The three main alkane-oxidizing enzymes reported in alkane degradation are methane monooxygenase (MMO), alkane hydroxylase (Alk), and cytochrome P450 monooxygenase (P450, CYP), which are expressed depending on the length of carbon chain and environmental conditions(Van Beilen et al.,2005). The hydroxylase system, commonly present in alkane-degrading bacteria, such as the genera Pseudomonas, Alcanivorax, Mycobacterium, and Rhodococcus, is encoded by the alk gene cluster, typically including alkane hydroxylase (AlkB), rubredoxin (AlkG) and rubredoxin reductase (AlkT). alkB encodes an alkane hydroxylase enzyme responsible for initiating the degradation of alkanes by adding oxygen to the alkane molecule, converting it to a more reactive alcohol (Guo et al., 2023).

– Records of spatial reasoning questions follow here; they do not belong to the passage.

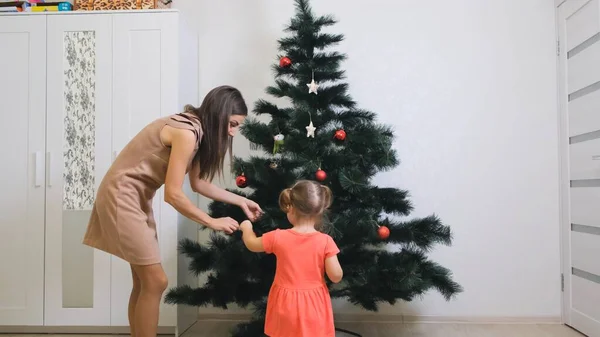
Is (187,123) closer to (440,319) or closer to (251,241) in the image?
(251,241)

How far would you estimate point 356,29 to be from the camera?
115 inches

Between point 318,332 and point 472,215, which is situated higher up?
point 472,215

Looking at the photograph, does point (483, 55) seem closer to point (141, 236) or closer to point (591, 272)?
point (591, 272)

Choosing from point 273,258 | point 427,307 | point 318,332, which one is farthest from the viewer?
point 427,307

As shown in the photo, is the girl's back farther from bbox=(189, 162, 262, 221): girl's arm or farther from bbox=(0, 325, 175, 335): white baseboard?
bbox=(0, 325, 175, 335): white baseboard

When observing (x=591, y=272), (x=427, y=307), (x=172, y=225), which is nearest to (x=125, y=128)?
(x=172, y=225)

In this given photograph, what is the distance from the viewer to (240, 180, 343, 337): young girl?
1.68 meters

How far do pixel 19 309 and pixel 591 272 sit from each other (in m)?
3.05

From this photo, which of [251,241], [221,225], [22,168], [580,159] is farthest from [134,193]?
[580,159]

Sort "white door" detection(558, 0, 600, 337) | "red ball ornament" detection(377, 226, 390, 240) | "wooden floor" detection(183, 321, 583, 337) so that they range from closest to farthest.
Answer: "red ball ornament" detection(377, 226, 390, 240) → "white door" detection(558, 0, 600, 337) → "wooden floor" detection(183, 321, 583, 337)

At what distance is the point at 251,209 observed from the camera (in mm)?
2018

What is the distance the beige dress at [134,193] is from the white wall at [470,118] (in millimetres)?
1171

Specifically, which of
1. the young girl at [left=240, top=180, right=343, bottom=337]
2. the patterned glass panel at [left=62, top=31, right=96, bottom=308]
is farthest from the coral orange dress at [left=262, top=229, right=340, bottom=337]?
the patterned glass panel at [left=62, top=31, right=96, bottom=308]

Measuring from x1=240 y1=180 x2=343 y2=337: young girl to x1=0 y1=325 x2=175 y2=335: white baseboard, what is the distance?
1.10 metres
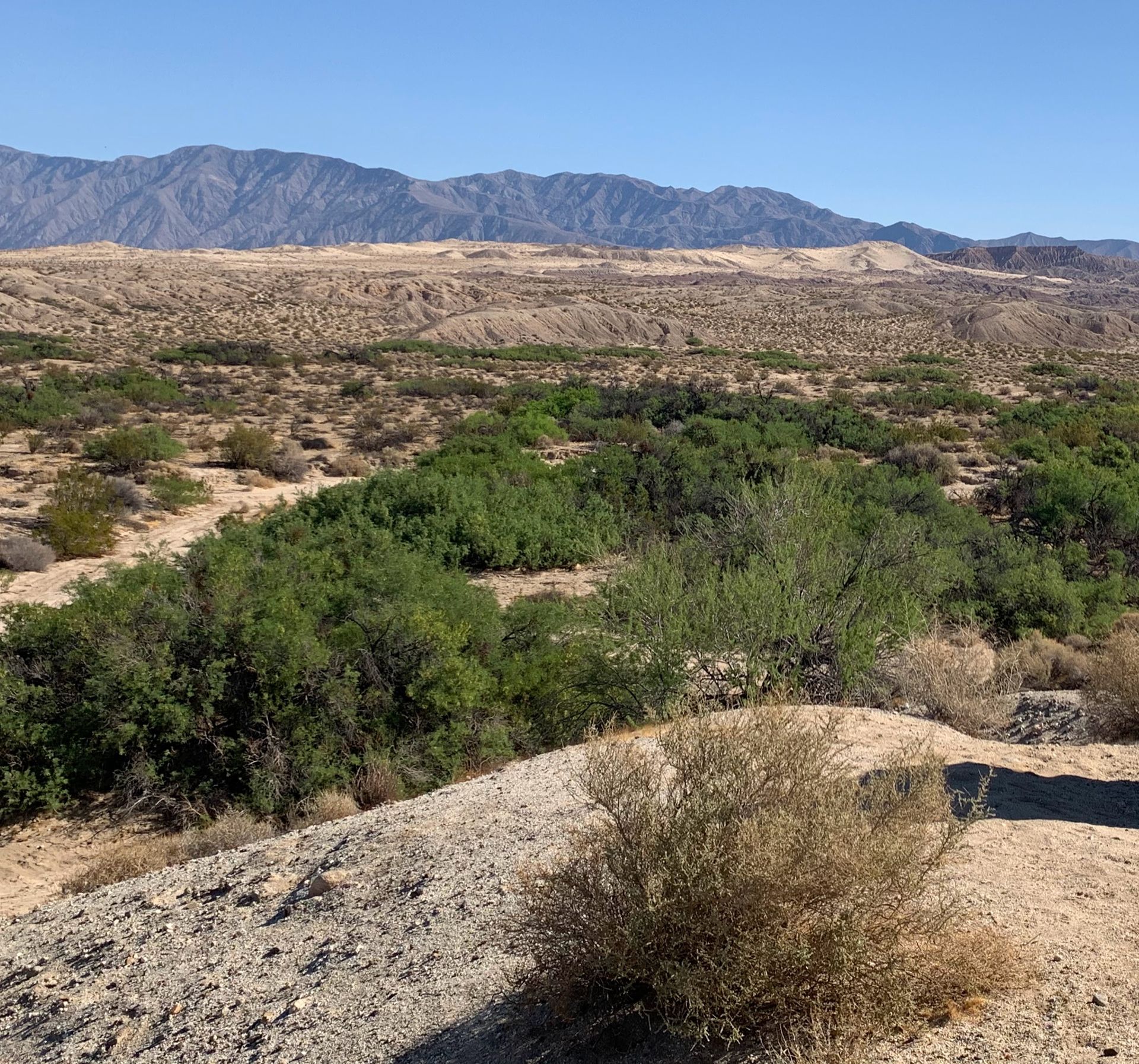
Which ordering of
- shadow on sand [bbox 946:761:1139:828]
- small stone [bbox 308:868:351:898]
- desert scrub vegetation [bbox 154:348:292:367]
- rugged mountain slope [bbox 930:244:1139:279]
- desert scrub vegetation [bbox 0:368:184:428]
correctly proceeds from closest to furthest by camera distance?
1. small stone [bbox 308:868:351:898]
2. shadow on sand [bbox 946:761:1139:828]
3. desert scrub vegetation [bbox 0:368:184:428]
4. desert scrub vegetation [bbox 154:348:292:367]
5. rugged mountain slope [bbox 930:244:1139:279]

AlkG transferers electrons essential for the reaction, and AlkT oxidizes NADH and reduces rubredoxin, which has been described in Pseudomonas putida GPo1 oxidizing C5-C13 alkanes (Williams et al., 2022).

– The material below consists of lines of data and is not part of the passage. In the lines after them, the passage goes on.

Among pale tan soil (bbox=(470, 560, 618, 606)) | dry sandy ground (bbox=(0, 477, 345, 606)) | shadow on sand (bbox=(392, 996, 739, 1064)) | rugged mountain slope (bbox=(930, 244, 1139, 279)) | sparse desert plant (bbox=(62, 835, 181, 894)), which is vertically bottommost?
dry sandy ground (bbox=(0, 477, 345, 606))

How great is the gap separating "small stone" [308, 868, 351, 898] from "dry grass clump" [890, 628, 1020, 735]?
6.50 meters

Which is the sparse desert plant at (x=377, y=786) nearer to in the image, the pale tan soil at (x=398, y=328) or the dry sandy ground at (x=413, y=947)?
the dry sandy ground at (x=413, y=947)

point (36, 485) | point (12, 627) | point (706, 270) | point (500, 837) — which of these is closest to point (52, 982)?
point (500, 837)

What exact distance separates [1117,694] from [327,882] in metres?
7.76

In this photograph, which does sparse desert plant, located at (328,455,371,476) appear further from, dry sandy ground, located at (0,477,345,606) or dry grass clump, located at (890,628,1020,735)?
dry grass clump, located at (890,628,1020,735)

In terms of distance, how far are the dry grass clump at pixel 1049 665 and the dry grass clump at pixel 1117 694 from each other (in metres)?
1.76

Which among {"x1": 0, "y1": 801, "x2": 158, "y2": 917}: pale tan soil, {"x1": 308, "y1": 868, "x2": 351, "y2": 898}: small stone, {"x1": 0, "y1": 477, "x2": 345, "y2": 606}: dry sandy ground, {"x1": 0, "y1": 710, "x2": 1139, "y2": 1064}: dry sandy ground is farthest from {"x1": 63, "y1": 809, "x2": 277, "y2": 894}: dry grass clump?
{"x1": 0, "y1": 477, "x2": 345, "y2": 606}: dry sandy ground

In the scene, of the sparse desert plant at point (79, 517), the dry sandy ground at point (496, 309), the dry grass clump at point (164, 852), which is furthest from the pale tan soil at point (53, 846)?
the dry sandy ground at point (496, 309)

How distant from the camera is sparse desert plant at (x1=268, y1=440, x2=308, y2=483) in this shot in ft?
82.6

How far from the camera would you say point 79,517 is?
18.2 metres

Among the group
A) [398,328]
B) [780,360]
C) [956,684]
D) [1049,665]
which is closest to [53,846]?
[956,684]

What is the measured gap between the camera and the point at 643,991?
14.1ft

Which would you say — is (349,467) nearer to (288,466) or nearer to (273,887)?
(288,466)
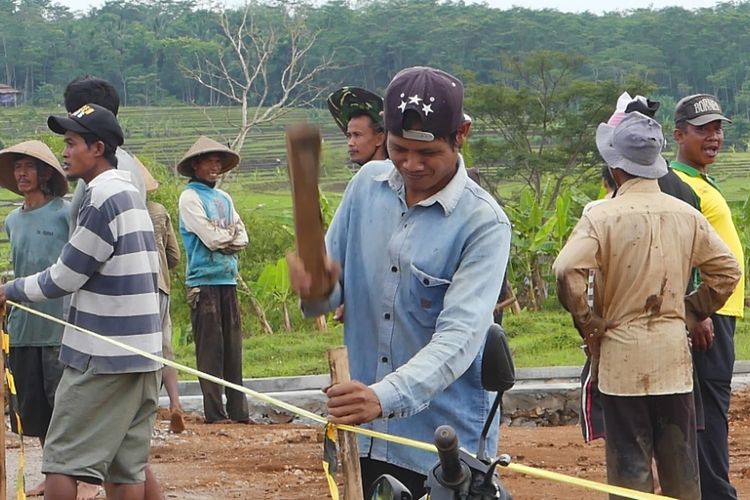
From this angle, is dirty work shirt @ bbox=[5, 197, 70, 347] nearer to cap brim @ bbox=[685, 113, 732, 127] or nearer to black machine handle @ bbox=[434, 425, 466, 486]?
cap brim @ bbox=[685, 113, 732, 127]

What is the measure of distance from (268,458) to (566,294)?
338 cm

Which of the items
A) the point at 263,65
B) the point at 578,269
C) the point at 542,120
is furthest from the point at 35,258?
the point at 542,120

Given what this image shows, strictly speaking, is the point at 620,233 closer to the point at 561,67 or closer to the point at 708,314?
the point at 708,314

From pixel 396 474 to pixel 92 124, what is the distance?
2.57 meters

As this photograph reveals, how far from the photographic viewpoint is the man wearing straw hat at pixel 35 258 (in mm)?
6855

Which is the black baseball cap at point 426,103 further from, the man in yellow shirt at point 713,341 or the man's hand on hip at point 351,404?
the man in yellow shirt at point 713,341

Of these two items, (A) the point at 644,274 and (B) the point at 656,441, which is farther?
(B) the point at 656,441

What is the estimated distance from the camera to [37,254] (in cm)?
700

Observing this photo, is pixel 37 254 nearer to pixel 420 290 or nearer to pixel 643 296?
pixel 643 296

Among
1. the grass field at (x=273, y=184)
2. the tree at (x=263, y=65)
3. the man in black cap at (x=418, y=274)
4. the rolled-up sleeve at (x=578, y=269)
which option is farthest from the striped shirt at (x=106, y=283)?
the tree at (x=263, y=65)

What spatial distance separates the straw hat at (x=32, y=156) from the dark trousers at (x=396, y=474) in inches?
143

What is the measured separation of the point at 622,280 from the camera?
5.48 m

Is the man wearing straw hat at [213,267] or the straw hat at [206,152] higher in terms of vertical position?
the straw hat at [206,152]

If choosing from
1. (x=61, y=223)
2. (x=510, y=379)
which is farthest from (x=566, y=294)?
(x=61, y=223)
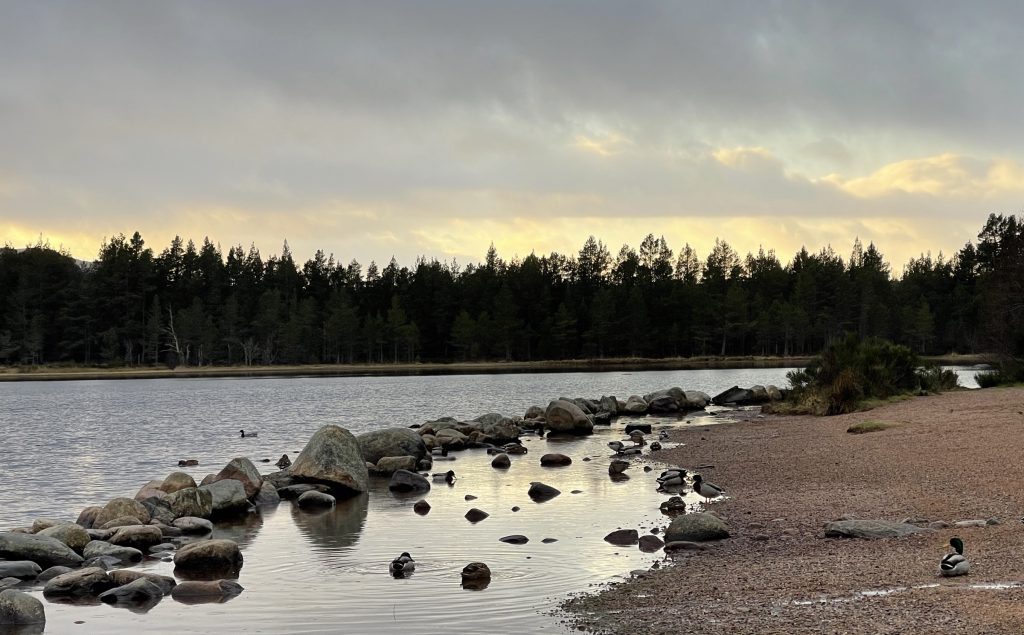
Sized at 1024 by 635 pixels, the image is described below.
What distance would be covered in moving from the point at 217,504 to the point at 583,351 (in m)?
116

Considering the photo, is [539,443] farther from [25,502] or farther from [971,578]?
[971,578]

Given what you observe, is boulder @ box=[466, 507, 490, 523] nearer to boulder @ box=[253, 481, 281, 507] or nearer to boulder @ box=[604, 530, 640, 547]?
boulder @ box=[604, 530, 640, 547]

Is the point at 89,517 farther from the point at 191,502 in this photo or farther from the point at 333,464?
the point at 333,464

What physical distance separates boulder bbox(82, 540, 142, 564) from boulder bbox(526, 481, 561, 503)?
26.9 ft

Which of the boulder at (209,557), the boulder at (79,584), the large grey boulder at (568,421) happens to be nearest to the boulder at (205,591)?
the boulder at (79,584)

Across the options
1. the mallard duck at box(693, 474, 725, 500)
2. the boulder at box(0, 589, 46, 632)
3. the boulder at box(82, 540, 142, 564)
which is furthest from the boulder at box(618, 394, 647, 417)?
the boulder at box(0, 589, 46, 632)

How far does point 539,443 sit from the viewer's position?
32.4 metres

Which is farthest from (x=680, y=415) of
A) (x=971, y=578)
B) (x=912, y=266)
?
(x=912, y=266)

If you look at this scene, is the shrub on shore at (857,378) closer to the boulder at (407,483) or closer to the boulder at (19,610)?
the boulder at (407,483)

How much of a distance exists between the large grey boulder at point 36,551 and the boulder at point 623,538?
341 inches

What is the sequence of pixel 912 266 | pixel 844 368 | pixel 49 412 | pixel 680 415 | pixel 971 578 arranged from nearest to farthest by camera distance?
pixel 971 578
pixel 844 368
pixel 680 415
pixel 49 412
pixel 912 266

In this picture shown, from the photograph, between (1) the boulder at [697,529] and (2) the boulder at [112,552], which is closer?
(1) the boulder at [697,529]

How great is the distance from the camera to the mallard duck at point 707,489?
18.1 metres

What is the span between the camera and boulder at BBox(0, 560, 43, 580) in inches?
512
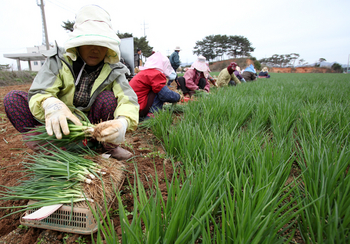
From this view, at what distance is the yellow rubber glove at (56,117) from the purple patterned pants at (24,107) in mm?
199

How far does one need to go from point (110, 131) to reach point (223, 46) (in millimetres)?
44670

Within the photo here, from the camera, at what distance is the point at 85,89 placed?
1.33 m

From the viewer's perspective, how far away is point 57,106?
102 centimetres

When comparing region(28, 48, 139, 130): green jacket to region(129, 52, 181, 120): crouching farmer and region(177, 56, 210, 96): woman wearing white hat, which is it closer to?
region(129, 52, 181, 120): crouching farmer

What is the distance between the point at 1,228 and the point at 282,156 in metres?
1.31

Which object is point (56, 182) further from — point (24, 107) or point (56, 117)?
point (24, 107)

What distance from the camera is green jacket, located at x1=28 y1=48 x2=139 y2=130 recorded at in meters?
1.11

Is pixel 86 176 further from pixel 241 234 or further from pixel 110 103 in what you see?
pixel 241 234

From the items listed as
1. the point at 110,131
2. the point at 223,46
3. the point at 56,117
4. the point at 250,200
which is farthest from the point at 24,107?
the point at 223,46

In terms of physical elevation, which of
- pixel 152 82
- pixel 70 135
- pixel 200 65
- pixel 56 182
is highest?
pixel 200 65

烷烃降解中报道的三种主要烷烃氧化酶是甲烷单加氧酶 (MMO)、烷烃羟化酶 (Alk) 和细胞色素 P450 单加氧酶 (P450, CYP),它们的 表达取决于碳链的长度和环境条件 (Van Beilen et al.,2005)。 羟化酶系统通常存在于烷烃降解细菌中, 例如假单胞菌属 、Alcanivorax 属、 分枝杆菌属和红球菌属 ,由 alk 基因簇编码,通常包括烷烃羟化酶(AlkB)、红氧还蛋白(AlkG)和红氧还蛋白还原酶(AlkT)。 alkB 编码一种烷烃羟化酶,该酶负责通过向烷烃分子中添加氧来启动烷烃的降解,将其转化为反应性更强的醇 (Guo 等人,2023 年 )。 AlkG 转移电子对反应至关重要,AlkT 氧化 NADH 并还原 rubredoxin, 这在恶臭假单胞菌 GPo1 氧化 C 5-C13 烷烃中已有描述 (Williams 等人,2022 年 )。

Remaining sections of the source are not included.